Vitruvius on Architecture
   

In the mid-20s B.C. an aged Roman architect named Marcus Vitruvius Pollio wrote down everything he knew about architecture on ten scrolls. He presented the work to the emperor Augustus, hoping to change what he perceived as a rampant lack of professionalism and educational rigor in the practice of architecture. Vitruvius sought to revive the architectural rules and ideals of the antiqui, or ancients, the Hellenistic builders of monumental Ionic temples on the southwestern coast of present-day Turkey. By synthesizing the Greek treatises they wrote between 350 and 100 B.C. and adding lessons from personal experience, Vitruvius created the most comprehensive architectural text written in antiquity and the only such text to survive. Today it is the most complete and authentic source we have for cataloguing the elements, proportioning systems, and ideas underlying the classical architectural systems.

I hope that this edition of five of Vitruvius's original ten books will provide practitioners with renewed access to the ancient author. Although materials and methods of construction have changed, the core concerns of the profession remain unaltered. Vitruvius’s recommendations are still germane to solving problems of strength, function, and beauty in modern circumstances.

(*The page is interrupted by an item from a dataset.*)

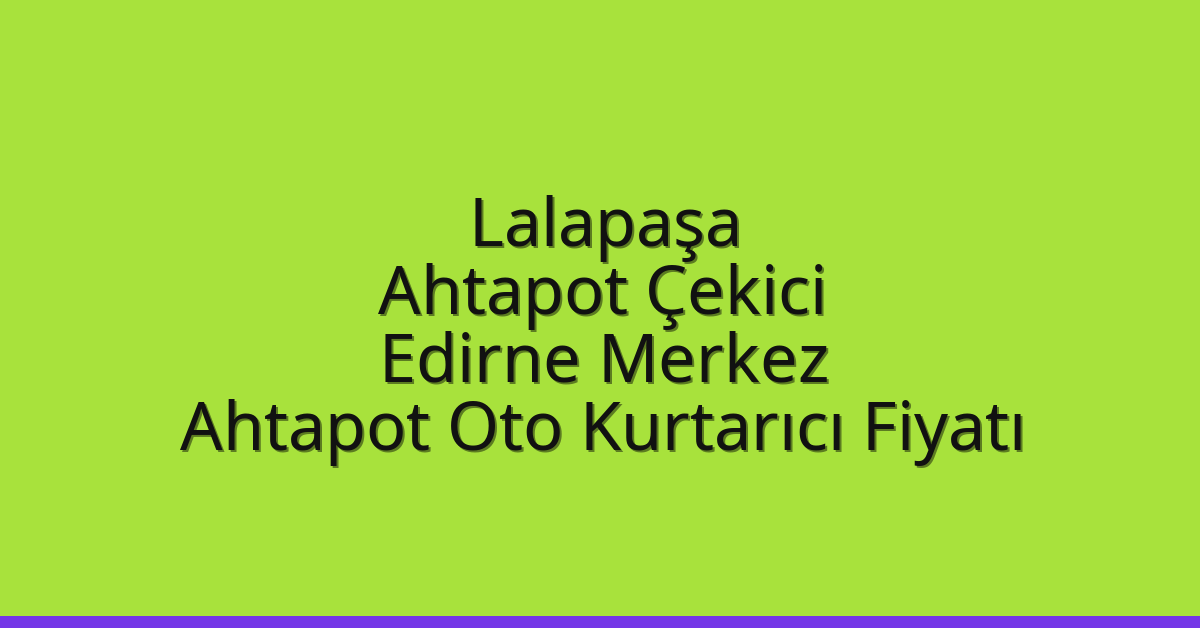 Lalapaşa Ahtapot Çekici – Edirne Merkez Ahtapot Oto Kurtarıcı Fiyatı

Although Vitruvius cites ten illustrations he made to elucidate his manuscript, his drawings were lost in antiquity. In the fifty editions of Vitruvius published since 1500 the legacy of visual interpretation of what Vitruvius wrote has been rich and provocative. Vitruvius has often been used as a vehicle to promote new visions of classicism. This new edition is intended for practical application. I have provided illustrations to convey my conception of what Vitruvius can teach us and have produced new drawings to explain how his practical and theoretical systems function.